What needs to be done:
Each line below should be quoted exactly, please.

-=-=-=-=-

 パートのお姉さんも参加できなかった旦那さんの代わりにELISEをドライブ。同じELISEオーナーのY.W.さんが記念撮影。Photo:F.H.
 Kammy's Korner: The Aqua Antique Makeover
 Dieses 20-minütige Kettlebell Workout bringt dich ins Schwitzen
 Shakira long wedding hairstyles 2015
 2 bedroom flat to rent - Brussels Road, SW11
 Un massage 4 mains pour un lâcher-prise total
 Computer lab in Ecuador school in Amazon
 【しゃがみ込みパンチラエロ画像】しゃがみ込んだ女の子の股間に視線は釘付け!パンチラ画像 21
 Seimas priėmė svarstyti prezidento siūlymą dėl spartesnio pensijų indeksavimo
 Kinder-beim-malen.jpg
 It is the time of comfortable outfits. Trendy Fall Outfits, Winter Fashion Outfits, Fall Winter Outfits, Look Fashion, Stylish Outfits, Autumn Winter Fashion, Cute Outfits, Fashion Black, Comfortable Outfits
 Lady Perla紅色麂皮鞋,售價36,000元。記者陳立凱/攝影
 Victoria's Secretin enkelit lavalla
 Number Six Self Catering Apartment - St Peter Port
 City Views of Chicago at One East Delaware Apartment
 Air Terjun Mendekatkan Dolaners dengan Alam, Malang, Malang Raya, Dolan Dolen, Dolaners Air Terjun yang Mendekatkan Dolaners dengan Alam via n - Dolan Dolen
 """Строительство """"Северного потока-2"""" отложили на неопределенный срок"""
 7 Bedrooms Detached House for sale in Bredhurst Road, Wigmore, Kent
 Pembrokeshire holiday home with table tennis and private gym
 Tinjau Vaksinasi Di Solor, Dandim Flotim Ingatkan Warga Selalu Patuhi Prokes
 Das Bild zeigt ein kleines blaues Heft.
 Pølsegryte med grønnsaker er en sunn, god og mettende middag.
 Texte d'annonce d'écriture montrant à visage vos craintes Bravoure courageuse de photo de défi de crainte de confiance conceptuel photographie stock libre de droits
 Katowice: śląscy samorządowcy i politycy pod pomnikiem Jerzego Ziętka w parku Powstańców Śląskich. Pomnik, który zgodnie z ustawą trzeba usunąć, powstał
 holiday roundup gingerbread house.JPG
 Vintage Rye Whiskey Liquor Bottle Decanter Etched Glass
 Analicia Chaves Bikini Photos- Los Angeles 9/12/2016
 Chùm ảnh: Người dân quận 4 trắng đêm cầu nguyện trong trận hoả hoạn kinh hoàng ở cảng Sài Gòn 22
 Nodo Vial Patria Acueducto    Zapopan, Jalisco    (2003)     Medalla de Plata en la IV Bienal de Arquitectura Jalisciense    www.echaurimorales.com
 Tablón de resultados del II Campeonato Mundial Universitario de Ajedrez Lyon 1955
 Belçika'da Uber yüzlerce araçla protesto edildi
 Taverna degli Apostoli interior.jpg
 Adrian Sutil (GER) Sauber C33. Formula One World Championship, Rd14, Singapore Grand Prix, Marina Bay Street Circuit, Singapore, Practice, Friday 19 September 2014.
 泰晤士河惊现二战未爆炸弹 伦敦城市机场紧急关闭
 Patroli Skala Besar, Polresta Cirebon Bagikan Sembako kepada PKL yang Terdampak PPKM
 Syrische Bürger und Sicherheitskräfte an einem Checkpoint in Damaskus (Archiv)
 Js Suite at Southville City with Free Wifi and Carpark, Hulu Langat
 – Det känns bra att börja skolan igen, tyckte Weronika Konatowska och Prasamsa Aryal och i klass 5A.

-=-=-=-=-

Output of the task:
 パートのお姉さんも参加できなかった旦那さんの代わりにELISEをドライブ。同じELISEオーナーのY.W.さんが記念撮影。Photo:F.H.
 Kammy's Korner: The Aqua Antique Makeover
 Dieses 20-minütige Kettlebell Workout bringt dich ins Schwitzen
 Shakira long wedding hairstyles 2015
 2 bedroom flat to rent - Brussels Road, SW11
 Un massage 4 mains pour un lâcher-prise total
 Computer lab in Ecuador school in Amazon
 【しゃがみ込みパンチラエロ画像】しゃがみ込んだ女の子の股間に視線は釘付け!パンチラ画像 21
 Seimas priėmė svarstyti prezidento siūlymą dėl spartesnio pensijų indeksavimo
 Kinder-beim-malen.jpg
 It is the time of comfortable outfits. Trendy Fall Outfits, Winter Fashion Outfits, Fall Winter Outfits, Look Fashion, Stylish Outfits, Autumn Winter Fashion, Cute Outfits, Fashion Black, Comfortable Outfits
 Lady Perla紅色麂皮鞋,售價36,000元。記者陳立凱/攝影
 Victoria's Secretin enkelit lavalla
 Number Six Self Catering Apartment - St Peter Port
 City Views of Chicago at One East Delaware Apartment
 Air Terjun Mendekatkan Dolaners dengan Alam, Malang, Malang Raya, Dolan Dolen, Dolaners Air Terjun yang Mendekatkan Dolaners dengan Alam via n - Dolan Dolen
 """Строительство """"Северного потока-2"""" отложили на неопределенный срок"""
 7 Bedrooms Detached House for sale in Bredhurst Road, Wigmore, Kent
 Pembrokeshire holiday home with table tennis and private gym
 Tinjau Vaksinasi Di Solor, Dandim Flotim Ingatkan Warga Selalu Patuhi Prokes
 Das Bild zeigt ein kleines blaues Heft.
 Pølsegryte med grønnsaker er en sunn, god og mettende middag.
 Texte d'annonce d'écriture montrant à visage vos craintes Bravoure courageuse de photo de défi de crainte de confiance conceptuel photographie stock libre de droits
 Katowice: śląscy samorządowcy i politycy pod pomnikiem Jerzego Ziętka w parku Powstańców Śląskich. Pomnik, który zgodnie z ustawą trzeba usunąć, powstał
 holiday roundup gingerbread house.JPG
 Vintage Rye Whiskey Liquor Bottle Decanter Etched Glass
 Analicia Chaves Bikini Photos- Los Angeles 9/12/2016
 Chùm ảnh: Người dân quận 4 trắng đêm cầu nguyện trong trận hoả hoạn kinh hoàng ở cảng Sài Gòn 22
 Nodo Vial Patria Acueducto    Zapopan, Jalisco    (2003)     Medalla de Plata en la IV Bienal de Arquitectura Jalisciense    www.echaurimorales.com
 Tablón de resultados del II Campeonato Mundial Universitario de Ajedrez Lyon 1955
 Belçika'da Uber yüzlerce araçla protesto edildi
 Taverna degli Apostoli interior.jpg
 Adrian Sutil (GER) Sauber C33. Formula One World Championship, Rd14, Singapore Grand Prix, Marina Bay Street Circuit, Singapore, Practice, Friday 19 September 2014.
 泰晤士河惊现二战未爆炸弹 伦敦城市机场紧急关闭
 Patroli Skala Besar, Polresta Cirebon Bagikan Sembako kepada PKL yang Terdampak PPKM
 Syrische Bürger und Sicherheitskräfte an einem Checkpoint in Damaskus (Archiv)
 Js Suite at Southville City with Free Wifi and Carpark, Hulu Langat
 – Det känns bra att börja skolan igen, tyckte Weronika Konatowska och Prasamsa Aryal och i klass 5A.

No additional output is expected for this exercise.